# Passage étudié:
Certes, les sites référencent et ordonnent des informations, toutefois, il s’agit de dépasser ce simple constat pour bien comprendre qu’ils sont d’abord des sédimentations intentionnelles de notre humanité. Il est nécessaire de distinguer le geste intentionnel et d’autre part le résultat de cette intentionnalité : son contenu. Ainsi, si en effet Jacob Appelbaum a raison de dire dans un entretien au monde (13 décembre 2013) que : «Tout va empirer. En collectant sans cesse des masses de données vous concernant, le système de surveillance fabrique votre doppelgänger numérique, un double qui devient plus vrai que vous» et de là de souligner les erreurs de profile, reste que la finalité, n’est pas tant celle de la maîtrise des activités individuelles que le prototypage du comportement général et de là la maîtrise des actions individuelles.

# Exercices à traiter:
(a) Recopiez le passage depuis « Certes, les sites » jusqu’à « des actions individuelles. ».
(b) Pour chaque affirmation, indiquez par oui ou par non si elle concorde avec le passage, et citez à l’identique les mots du passage qui permettent de trancher.
(i) Les sites sont d’abord des sédimentations intentionnelles de notre humanité.
(ii) L’entretien de Jacob Appelbaum mentionné date du 13 décembre 2012.
(iii) La finalité est avant tout la maîtrise des activités individuelles.
Le matériel qui suit provient d’une autre source.

# Données fournies:
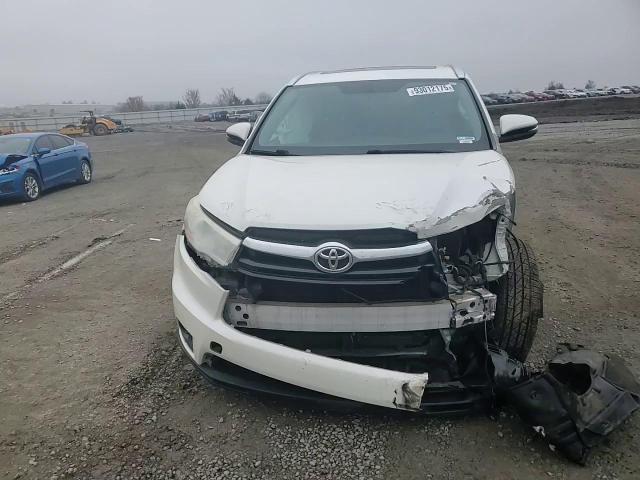 2014 Toyota Highlander Xle VIN: 5TDJKRFH2ES021579 Lot: 93012175
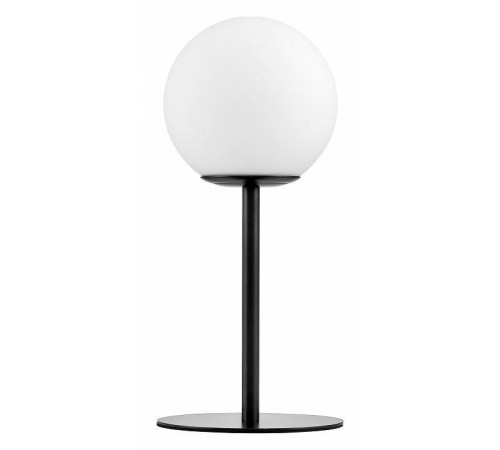 Настольная лампа декоративная LUMINA DECO FREDICA LDT 6030-11 BK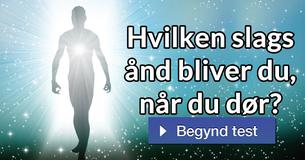 Hvilken slags ånd bliver du, når du dør?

# Réponses par exercice:
(a)
Certes, les sites référencent et ordonnent des informations, toutefois, il s’agit de dépasser ce simple constat pour bien comprendre qu’ils sont d’abord des sédimentations intentionnelles de notre humanité. Il est nécessaire de distinguer le geste intentionnel et d’autre part le résultat de cette intentionnalité : son contenu. Ainsi, si en effet Jacob Appelbaum a raison de dire dans un entretien au monde (13 décembre 2013) que : «Tout va empirer. En collectant sans cesse des masses de données vous concernant, le système de surveillance fabrique votre doppelgänger numérique, un double qui devient plus vrai que vous» et de là de souligner les erreurs de profile, reste que la finalité, n’est pas tant celle de la maîtrise des activités individuelles que le prototypage du comportement général et de là la maîtrise des actions individuelles.

(b)
(i) Oui : « ils sont d’abord des sédimentations intentionnelles de notre humanité ».
(ii) Non : « 13 décembre 2013 ».
(iii) Non : « la finalité, n’est pas tant celle de la maîtrise des activités individuelles que le prototypage du comportement général ».